Adding to my list of "things they really should have taught us in school": seasonality.

We grow up in a world that treats us like robots. If you're an employee, you're expected to be sharp and energized every single day. If you're a manager, every month should look like the last - same pace, same results, same consistency. As if you're not human.

And if you're self-employed, three new clients should arrive every month and only one should leave. Clockwork. Predictable. Manageable.

But the world works differently than that.

Why This Matters

Winter? Feeling tired isn't laziness. It's just winter. There are seasons in the year, seasons in energy, seasons in productivity. And yes - "here come three crises at once" is also a season, isn't it?

But there are also seasons of "everything is going great and I have a hundred ideas and way too much ambition." Seasons where you're riding a wave of momentum and everything feels possible.
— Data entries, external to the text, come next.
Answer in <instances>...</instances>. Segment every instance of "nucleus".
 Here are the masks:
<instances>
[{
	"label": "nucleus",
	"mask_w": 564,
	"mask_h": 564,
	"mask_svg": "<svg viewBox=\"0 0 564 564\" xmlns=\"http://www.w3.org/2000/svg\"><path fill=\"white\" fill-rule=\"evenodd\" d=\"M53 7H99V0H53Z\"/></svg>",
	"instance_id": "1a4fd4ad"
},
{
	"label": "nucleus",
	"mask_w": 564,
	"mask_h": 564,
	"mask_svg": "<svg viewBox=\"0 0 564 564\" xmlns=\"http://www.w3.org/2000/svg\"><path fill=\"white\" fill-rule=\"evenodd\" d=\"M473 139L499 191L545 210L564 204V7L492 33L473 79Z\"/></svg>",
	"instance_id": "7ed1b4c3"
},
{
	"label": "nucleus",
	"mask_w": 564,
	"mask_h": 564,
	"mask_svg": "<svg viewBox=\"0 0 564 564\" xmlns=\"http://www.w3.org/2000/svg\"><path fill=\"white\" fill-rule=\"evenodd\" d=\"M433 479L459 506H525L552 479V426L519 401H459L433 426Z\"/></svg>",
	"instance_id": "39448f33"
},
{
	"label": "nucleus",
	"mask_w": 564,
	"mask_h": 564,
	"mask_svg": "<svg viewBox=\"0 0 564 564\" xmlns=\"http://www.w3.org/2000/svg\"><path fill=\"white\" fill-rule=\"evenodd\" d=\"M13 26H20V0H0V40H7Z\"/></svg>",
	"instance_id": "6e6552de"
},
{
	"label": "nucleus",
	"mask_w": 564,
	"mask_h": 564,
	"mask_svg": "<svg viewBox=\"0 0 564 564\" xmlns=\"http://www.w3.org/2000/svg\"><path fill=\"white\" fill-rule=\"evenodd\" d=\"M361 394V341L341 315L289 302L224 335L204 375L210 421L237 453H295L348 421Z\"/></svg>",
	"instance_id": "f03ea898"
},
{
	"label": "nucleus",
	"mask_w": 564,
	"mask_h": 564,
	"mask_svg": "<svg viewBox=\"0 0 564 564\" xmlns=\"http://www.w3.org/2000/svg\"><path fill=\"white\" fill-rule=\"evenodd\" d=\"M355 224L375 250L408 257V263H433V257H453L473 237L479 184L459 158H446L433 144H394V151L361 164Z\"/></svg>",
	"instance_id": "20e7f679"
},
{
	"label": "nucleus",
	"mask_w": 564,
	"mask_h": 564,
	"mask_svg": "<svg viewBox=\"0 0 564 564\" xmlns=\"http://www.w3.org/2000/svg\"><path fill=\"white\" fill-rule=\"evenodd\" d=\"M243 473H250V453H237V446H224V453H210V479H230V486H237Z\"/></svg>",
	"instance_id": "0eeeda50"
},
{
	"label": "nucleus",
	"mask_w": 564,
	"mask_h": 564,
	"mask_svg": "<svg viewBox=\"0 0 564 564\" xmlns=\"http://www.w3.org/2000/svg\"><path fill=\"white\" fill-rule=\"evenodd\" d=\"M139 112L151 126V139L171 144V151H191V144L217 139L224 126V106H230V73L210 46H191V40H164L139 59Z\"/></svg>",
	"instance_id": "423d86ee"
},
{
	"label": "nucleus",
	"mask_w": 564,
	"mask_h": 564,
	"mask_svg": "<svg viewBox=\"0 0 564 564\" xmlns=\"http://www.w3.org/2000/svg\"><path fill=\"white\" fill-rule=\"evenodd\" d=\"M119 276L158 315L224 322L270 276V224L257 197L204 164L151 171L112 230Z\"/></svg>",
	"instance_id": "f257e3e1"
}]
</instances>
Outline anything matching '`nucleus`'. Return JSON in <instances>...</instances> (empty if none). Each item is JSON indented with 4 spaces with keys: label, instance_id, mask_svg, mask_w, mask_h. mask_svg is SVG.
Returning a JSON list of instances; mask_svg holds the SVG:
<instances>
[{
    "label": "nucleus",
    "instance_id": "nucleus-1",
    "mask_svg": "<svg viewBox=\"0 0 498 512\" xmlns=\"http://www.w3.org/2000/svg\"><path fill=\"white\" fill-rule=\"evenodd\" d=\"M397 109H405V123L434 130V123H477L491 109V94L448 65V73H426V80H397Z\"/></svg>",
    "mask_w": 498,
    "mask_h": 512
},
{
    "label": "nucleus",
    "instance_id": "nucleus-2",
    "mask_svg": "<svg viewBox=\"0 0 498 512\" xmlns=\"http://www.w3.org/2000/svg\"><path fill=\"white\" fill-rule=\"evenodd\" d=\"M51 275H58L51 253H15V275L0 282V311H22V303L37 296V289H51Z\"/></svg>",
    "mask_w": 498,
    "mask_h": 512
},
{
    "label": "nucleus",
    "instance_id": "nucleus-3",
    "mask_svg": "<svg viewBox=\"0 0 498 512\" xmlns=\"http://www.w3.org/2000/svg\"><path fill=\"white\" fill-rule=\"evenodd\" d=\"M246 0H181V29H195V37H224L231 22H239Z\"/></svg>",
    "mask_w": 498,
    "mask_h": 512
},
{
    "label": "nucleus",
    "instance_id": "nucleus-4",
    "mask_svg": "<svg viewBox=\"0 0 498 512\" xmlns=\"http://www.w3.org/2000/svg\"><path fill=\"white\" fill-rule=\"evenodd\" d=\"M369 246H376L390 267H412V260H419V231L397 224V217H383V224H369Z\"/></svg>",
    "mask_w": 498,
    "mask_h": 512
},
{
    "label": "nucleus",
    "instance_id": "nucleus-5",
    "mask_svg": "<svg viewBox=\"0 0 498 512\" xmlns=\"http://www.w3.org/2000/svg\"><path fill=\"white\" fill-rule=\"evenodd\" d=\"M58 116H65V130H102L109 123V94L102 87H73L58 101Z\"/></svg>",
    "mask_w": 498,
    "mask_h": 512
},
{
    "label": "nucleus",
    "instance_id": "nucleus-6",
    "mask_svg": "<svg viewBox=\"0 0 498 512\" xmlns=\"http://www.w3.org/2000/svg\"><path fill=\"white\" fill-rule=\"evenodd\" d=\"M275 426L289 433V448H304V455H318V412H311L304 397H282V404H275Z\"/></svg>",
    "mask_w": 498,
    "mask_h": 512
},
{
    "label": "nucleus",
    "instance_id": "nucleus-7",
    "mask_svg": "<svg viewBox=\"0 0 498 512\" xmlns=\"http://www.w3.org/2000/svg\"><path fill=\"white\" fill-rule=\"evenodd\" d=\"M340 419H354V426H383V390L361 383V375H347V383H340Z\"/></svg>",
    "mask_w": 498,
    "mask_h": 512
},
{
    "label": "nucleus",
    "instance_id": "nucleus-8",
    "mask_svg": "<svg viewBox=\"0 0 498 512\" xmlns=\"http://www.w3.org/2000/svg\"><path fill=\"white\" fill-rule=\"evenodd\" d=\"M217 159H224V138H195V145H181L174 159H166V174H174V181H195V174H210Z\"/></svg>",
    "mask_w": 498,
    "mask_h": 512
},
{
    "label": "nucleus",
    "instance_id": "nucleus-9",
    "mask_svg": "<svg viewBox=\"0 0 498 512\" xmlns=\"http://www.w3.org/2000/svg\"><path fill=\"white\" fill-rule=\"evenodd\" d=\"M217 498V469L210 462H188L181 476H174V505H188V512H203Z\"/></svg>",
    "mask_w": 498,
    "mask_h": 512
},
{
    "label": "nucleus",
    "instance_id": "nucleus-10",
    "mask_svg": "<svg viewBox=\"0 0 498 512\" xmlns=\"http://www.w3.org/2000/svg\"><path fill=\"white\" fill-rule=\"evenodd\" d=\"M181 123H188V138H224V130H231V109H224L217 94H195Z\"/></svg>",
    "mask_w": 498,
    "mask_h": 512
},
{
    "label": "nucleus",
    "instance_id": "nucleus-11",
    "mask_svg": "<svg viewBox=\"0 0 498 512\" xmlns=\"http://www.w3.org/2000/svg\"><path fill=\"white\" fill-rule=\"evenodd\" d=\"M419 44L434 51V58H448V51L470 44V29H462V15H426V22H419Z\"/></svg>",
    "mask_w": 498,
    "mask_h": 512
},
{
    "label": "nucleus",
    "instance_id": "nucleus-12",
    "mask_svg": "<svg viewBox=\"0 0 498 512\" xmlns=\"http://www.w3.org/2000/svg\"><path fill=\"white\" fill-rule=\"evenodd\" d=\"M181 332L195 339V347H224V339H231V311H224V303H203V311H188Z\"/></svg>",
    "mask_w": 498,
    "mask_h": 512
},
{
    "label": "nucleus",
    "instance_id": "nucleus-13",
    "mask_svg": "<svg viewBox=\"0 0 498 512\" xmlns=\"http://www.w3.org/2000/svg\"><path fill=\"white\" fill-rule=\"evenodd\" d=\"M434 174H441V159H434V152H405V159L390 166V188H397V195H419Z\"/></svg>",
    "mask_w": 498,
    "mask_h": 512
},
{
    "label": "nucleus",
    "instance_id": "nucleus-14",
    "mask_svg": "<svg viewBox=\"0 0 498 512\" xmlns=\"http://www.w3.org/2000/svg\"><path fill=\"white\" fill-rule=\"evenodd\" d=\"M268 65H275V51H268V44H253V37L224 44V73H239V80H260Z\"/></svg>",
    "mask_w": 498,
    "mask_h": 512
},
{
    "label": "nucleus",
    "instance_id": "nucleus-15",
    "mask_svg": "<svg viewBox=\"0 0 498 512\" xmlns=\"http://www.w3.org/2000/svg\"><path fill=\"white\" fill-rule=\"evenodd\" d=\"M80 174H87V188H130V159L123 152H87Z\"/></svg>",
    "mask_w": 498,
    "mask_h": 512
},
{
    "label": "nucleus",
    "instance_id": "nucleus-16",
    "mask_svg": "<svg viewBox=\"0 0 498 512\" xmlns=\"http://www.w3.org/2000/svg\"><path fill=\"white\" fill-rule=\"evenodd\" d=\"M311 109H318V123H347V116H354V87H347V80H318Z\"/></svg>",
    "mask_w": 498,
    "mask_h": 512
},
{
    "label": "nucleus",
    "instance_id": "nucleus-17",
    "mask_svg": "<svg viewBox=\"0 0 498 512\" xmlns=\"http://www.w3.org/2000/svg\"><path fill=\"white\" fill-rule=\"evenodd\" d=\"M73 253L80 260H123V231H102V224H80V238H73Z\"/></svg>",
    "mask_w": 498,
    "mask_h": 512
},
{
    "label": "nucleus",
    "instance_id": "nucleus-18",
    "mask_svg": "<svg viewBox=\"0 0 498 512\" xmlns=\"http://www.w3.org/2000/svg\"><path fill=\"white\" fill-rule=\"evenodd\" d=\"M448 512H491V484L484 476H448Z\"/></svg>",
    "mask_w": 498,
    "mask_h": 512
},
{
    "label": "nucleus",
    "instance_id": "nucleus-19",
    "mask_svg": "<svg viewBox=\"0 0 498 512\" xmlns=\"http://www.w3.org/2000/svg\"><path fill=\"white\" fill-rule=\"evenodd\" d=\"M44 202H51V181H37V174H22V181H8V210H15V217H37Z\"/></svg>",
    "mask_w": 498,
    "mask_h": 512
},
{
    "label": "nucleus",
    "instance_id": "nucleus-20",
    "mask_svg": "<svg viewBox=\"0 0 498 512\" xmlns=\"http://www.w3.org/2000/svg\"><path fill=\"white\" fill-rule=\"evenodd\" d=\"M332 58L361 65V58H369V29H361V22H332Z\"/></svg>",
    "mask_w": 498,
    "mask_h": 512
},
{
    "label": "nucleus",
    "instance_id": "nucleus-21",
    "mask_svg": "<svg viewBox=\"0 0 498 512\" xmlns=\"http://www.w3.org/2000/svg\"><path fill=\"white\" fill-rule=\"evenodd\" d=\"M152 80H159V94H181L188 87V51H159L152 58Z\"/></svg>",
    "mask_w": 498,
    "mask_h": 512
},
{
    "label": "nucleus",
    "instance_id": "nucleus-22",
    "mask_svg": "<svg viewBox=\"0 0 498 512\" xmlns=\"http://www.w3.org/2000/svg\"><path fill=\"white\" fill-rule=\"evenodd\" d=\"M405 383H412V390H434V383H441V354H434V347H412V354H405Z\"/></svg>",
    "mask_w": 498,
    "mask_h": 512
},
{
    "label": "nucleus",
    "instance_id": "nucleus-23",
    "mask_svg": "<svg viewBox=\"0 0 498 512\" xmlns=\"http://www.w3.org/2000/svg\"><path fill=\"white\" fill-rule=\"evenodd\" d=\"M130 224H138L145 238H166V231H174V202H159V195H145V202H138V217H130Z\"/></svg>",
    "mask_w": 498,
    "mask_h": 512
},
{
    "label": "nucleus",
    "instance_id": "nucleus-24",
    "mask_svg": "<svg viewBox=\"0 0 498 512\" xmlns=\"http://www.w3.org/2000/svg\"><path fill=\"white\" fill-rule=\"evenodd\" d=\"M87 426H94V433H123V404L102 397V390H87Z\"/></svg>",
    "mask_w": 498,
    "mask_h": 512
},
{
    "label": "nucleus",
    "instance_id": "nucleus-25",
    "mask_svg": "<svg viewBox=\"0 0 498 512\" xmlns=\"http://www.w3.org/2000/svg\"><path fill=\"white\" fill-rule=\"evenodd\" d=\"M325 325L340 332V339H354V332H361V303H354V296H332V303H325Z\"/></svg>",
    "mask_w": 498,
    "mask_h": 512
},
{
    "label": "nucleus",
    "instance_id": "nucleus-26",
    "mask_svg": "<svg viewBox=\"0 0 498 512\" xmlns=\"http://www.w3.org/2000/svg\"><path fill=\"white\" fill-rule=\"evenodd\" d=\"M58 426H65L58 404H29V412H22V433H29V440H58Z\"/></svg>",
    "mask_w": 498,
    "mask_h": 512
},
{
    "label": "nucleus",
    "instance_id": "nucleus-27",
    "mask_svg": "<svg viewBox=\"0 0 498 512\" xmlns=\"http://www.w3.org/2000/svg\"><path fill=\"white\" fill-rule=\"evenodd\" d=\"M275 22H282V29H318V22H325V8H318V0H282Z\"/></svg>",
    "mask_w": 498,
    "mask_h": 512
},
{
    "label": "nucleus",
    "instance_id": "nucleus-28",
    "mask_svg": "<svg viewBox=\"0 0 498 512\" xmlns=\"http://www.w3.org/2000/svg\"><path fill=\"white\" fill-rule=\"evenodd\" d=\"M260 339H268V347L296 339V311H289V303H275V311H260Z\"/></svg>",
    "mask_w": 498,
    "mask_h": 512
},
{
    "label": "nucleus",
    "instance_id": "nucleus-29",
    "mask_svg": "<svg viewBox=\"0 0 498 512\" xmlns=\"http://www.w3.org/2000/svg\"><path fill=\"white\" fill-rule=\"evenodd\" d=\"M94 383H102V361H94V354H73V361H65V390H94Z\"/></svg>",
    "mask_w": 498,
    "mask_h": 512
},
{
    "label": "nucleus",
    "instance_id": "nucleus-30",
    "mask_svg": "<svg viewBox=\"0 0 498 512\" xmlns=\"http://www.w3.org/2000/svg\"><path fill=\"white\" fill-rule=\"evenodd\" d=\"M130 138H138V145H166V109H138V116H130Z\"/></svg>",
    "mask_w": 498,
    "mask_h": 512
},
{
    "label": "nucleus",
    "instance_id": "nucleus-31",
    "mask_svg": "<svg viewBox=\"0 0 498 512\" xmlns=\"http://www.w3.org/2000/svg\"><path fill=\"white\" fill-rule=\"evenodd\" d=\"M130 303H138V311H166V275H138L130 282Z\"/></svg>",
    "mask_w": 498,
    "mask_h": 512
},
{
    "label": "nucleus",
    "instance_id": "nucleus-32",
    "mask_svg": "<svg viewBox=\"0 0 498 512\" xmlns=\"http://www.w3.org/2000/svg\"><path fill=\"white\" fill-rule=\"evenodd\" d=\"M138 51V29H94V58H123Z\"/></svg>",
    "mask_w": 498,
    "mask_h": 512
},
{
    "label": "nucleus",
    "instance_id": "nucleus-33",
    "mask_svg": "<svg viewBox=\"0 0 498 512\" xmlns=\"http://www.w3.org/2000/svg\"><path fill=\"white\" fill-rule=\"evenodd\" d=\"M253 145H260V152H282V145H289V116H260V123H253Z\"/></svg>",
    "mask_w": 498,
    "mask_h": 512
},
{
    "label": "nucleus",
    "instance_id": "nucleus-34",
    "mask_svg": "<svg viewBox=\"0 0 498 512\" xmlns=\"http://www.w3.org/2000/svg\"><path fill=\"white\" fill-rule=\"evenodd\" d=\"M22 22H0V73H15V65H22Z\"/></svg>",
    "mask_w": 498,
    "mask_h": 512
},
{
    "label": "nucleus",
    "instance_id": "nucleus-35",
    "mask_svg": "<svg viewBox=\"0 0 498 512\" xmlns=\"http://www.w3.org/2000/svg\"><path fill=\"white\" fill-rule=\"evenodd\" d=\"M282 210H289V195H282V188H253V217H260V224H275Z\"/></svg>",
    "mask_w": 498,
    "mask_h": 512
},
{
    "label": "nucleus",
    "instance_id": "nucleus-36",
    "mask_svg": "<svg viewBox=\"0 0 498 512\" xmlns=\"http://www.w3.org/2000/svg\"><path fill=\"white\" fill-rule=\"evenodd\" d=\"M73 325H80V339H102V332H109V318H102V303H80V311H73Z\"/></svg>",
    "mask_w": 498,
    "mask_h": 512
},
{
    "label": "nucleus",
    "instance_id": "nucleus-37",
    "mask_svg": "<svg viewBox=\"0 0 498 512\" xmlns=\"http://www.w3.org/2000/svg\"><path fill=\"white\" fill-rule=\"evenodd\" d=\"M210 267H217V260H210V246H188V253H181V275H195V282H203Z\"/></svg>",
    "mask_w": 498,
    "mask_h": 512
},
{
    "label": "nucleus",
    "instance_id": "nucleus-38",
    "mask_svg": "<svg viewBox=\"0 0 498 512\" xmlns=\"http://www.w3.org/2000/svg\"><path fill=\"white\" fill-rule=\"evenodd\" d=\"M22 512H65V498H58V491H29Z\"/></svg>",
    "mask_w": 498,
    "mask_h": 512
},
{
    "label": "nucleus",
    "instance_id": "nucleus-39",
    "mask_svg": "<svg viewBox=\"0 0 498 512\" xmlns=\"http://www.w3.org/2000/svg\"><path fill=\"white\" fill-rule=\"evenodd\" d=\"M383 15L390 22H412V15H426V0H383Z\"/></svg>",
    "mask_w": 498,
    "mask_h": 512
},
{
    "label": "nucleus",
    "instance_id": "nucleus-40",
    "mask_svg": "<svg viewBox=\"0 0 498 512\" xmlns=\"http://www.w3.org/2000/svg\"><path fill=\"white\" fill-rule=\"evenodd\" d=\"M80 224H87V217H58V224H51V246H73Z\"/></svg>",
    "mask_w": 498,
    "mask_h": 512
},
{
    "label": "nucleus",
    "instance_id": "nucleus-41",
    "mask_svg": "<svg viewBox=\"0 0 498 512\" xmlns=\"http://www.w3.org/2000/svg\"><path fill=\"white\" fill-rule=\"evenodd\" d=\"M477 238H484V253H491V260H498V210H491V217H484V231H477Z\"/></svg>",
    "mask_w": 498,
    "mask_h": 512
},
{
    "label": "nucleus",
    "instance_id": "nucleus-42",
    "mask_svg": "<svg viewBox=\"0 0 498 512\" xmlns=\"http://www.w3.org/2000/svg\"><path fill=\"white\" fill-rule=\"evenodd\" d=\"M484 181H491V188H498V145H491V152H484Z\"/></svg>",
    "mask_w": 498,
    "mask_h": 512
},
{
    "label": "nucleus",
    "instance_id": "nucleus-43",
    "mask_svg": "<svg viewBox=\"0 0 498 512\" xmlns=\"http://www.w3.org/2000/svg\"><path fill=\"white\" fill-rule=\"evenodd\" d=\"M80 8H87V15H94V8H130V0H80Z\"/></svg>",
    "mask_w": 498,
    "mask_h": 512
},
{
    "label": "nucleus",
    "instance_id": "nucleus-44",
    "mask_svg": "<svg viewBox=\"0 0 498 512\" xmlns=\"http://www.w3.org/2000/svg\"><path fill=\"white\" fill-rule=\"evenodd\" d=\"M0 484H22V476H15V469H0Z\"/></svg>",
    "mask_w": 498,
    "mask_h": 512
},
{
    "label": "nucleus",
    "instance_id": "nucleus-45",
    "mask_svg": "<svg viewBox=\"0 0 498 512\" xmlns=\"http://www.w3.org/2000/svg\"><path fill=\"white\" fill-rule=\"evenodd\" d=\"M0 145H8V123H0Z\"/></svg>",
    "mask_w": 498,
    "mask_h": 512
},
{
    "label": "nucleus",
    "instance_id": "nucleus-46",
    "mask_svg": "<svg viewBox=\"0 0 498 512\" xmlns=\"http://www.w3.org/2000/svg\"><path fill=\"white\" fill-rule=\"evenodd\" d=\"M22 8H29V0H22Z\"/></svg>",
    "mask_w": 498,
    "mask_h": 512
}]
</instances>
The expectations we impose on ourselves - or on our employees, clients, managers - to behave as if we're always on a straight upward line? That just doesn't make sense. It's not how humans work. It's not how organizations work.

Here's what I realized after years of studying this: when you fight against the season you're in, you lose twice. First, you lose the energy you're wasting trying to be something you're not right now. Second, you lose the opportunity to work with what you actually have available.

A tired employee in their winter season isn't lazy. They're in winter. Push them harder, and you get burnout. Welcome them into the season, and you get resilience.

What To Actually Do

I once talked about this in a podcast. A listener asked: "But how do I tell my boss I'm in my winter season?" Good question. You don't necessarily tell them that. You work differently instead.

When I'm "on the wave" - I work more hours, set higher goals, rest less. I'm riding momentum. I know this season ends, so I use it fully.

When I'm "under the wave" - I lower expectations, take naps, give myself a break. I work fewer hours. I focus on completing existing things, not starting new ones. I'm conservative.

Not because I'm giving up. Because that's how the system actually works. Fighting winter doesn't make spring come faster. Understanding the season makes it survivable.

Also? Knowing it's just a season makes it much easier to get through. This isn't permanent. You're not broken. You're seasonal. We all are.